_Given request_.
Transcribe the lines below exactly as they appear, everything from the first line down to the line containing "1.03 meters".

(Excerpts from spatial question data)

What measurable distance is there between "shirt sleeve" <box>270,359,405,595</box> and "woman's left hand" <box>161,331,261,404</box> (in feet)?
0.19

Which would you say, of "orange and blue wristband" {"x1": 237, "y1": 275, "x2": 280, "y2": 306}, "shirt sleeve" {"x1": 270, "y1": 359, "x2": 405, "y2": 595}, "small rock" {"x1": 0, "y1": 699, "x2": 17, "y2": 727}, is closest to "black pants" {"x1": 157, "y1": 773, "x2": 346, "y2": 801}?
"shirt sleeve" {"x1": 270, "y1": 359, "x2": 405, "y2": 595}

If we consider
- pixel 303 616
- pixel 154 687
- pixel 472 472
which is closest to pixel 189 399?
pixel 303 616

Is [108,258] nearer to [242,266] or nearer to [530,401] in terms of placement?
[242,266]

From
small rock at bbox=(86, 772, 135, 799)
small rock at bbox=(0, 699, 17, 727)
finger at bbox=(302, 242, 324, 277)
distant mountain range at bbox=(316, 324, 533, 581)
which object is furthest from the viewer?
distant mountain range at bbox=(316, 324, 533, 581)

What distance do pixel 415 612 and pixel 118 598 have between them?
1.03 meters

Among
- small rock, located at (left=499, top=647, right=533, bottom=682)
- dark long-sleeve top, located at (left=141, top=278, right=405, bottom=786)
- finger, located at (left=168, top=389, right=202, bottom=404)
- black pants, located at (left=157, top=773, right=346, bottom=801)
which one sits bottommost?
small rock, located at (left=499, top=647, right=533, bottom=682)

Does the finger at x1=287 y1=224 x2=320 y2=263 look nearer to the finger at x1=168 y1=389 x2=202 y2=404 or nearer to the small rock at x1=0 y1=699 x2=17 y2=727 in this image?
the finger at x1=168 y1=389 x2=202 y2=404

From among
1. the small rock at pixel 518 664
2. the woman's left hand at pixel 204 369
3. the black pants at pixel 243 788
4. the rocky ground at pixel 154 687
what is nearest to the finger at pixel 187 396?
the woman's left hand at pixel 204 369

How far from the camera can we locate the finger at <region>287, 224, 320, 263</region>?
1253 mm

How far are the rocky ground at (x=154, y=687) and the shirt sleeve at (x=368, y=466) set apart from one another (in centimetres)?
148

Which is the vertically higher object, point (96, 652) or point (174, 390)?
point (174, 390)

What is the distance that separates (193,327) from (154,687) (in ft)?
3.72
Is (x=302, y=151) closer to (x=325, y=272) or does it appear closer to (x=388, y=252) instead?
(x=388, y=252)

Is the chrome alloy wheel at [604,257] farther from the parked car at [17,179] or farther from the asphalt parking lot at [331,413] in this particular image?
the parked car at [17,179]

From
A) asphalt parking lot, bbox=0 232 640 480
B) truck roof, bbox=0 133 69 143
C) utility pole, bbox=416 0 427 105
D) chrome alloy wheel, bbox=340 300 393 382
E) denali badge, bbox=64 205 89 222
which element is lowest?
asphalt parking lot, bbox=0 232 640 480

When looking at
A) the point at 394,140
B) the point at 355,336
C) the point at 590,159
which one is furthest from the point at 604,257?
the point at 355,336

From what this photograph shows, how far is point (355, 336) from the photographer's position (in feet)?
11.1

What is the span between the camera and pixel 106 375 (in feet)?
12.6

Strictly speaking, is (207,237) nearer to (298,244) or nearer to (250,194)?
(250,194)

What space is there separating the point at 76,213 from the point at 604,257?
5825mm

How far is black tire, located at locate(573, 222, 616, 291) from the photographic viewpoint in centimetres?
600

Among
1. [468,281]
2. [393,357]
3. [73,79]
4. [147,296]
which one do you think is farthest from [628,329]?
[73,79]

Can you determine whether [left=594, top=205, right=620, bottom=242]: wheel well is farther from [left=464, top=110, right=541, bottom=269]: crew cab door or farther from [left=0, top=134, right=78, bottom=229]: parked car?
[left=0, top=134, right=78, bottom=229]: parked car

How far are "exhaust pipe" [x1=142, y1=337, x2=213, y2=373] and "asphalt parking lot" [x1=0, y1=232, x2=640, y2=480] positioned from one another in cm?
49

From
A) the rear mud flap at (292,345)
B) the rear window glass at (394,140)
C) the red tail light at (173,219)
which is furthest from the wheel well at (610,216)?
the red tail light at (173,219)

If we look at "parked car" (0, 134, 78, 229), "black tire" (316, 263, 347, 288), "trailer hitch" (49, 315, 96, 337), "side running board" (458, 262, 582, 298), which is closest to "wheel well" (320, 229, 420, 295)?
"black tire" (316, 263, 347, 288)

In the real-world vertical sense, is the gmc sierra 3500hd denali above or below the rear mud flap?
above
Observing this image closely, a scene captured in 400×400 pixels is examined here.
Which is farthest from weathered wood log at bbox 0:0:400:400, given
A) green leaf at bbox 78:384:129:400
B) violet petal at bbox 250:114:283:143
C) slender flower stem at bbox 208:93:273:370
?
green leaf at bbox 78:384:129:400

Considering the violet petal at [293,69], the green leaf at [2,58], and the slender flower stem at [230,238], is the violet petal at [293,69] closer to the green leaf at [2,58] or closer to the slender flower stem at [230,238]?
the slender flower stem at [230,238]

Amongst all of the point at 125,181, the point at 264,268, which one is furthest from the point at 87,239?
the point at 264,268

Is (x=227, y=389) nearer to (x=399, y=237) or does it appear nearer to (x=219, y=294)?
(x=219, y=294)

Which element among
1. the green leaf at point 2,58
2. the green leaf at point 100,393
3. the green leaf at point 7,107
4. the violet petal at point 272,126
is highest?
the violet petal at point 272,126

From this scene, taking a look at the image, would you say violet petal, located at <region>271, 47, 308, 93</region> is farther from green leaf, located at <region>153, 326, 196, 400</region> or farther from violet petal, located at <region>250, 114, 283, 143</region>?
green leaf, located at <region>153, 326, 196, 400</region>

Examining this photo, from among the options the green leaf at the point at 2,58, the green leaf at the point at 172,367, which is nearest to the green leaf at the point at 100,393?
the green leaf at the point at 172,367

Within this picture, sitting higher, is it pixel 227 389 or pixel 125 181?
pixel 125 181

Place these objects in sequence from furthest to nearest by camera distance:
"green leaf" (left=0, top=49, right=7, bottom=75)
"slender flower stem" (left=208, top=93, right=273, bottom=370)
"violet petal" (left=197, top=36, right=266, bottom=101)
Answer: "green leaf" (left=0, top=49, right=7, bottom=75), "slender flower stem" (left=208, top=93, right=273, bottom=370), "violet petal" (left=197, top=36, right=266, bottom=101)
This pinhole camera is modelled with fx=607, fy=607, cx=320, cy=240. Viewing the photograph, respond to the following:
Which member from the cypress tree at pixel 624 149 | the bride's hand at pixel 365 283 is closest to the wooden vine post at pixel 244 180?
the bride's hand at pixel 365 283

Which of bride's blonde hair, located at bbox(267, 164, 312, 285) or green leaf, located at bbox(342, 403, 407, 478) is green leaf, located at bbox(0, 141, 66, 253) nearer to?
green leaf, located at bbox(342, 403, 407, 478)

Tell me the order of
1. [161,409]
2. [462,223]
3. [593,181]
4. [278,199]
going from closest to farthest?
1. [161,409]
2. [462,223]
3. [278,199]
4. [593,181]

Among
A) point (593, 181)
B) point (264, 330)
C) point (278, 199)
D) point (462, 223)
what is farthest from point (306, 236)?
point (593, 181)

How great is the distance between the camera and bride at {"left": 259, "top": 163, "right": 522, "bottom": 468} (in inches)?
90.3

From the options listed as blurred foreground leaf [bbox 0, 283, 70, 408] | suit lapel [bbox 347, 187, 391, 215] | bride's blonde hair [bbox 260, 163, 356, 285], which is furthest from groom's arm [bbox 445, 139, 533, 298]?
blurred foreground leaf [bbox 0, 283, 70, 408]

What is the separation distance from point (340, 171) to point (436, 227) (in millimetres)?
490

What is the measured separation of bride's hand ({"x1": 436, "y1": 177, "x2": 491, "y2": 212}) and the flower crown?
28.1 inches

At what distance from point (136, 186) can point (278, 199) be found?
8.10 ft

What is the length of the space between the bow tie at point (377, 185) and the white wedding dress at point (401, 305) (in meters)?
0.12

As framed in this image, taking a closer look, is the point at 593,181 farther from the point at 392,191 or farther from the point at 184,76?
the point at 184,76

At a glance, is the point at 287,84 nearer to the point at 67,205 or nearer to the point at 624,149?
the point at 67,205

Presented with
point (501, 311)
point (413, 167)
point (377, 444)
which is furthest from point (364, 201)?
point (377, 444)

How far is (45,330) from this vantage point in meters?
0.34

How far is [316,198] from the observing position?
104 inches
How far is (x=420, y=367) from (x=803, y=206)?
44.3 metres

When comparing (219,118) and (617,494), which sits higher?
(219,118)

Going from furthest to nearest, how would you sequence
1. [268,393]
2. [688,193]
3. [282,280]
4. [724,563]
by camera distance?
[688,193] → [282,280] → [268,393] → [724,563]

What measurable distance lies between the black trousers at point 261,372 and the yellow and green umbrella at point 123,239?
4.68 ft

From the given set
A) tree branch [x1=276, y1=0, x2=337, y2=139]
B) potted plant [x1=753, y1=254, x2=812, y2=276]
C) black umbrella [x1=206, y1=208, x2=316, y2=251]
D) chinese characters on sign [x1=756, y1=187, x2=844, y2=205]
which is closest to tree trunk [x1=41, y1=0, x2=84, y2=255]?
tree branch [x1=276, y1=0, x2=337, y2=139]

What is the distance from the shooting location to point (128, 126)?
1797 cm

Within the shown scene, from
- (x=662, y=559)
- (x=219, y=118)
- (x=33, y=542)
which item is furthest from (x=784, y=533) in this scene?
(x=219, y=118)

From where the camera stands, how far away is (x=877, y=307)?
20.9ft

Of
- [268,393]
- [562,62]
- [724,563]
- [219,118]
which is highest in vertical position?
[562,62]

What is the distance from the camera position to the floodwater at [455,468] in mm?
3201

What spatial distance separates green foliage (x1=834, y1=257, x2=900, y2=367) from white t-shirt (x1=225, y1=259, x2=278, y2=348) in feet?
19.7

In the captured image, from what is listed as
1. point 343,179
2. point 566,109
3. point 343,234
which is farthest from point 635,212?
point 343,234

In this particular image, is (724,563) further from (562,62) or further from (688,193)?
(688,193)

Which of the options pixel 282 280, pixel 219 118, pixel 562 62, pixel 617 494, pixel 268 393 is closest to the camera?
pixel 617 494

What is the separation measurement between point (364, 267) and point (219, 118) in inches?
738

_Result of the task_.
What measurable distance is there between "shirt sleeve" <box>270,359,405,595</box> and "woman's left hand" <box>161,331,261,404</box> (in feet)?
0.19

Which would you say, of "orange and blue wristband" {"x1": 237, "y1": 275, "x2": 280, "y2": 306}, "shirt sleeve" {"x1": 270, "y1": 359, "x2": 405, "y2": 595}, "small rock" {"x1": 0, "y1": 699, "x2": 17, "y2": 727}, is closest to "black pants" {"x1": 157, "y1": 773, "x2": 346, "y2": 801}?
"shirt sleeve" {"x1": 270, "y1": 359, "x2": 405, "y2": 595}

If we consider
- pixel 303 616
- pixel 154 687
- pixel 472 472
which is closest to pixel 189 399?
pixel 303 616

Is [108,258] nearer to [242,266] or nearer to [530,401] in terms of placement?
[242,266]

From
small rock at bbox=(86, 772, 135, 799)
small rock at bbox=(0, 699, 17, 727)
finger at bbox=(302, 242, 324, 277)
distant mountain range at bbox=(316, 324, 533, 581)
which object is furthest from the viewer?
distant mountain range at bbox=(316, 324, 533, 581)

What distance do pixel 415 612 and pixel 118 598 have between them?
1.03 meters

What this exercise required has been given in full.